* **THE DATA**:
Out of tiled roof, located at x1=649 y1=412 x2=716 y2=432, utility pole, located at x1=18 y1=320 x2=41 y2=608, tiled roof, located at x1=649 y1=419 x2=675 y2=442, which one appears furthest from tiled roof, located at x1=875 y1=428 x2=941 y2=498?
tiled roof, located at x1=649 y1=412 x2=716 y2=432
---
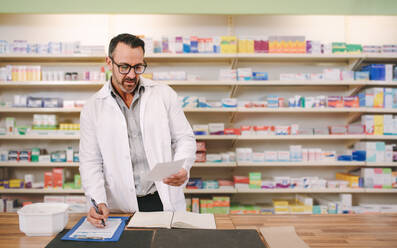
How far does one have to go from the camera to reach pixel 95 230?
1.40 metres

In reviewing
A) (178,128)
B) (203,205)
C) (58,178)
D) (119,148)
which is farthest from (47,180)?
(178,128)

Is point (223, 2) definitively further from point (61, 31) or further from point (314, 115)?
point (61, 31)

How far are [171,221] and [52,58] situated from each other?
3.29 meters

* **WHAT THE TASK ASKS**: From the material above, select every line that contains the word "which". Match case exactly.

* **RESULT OF THE EXERCISE**:
Out of tiled roof, located at x1=649 y1=412 x2=716 y2=432, utility pole, located at x1=18 y1=320 x2=41 y2=608, tiled roof, located at x1=649 y1=419 x2=675 y2=442, which one appears furthest from tiled roof, located at x1=875 y1=428 x2=941 y2=498?
which is farthest from (47,180)?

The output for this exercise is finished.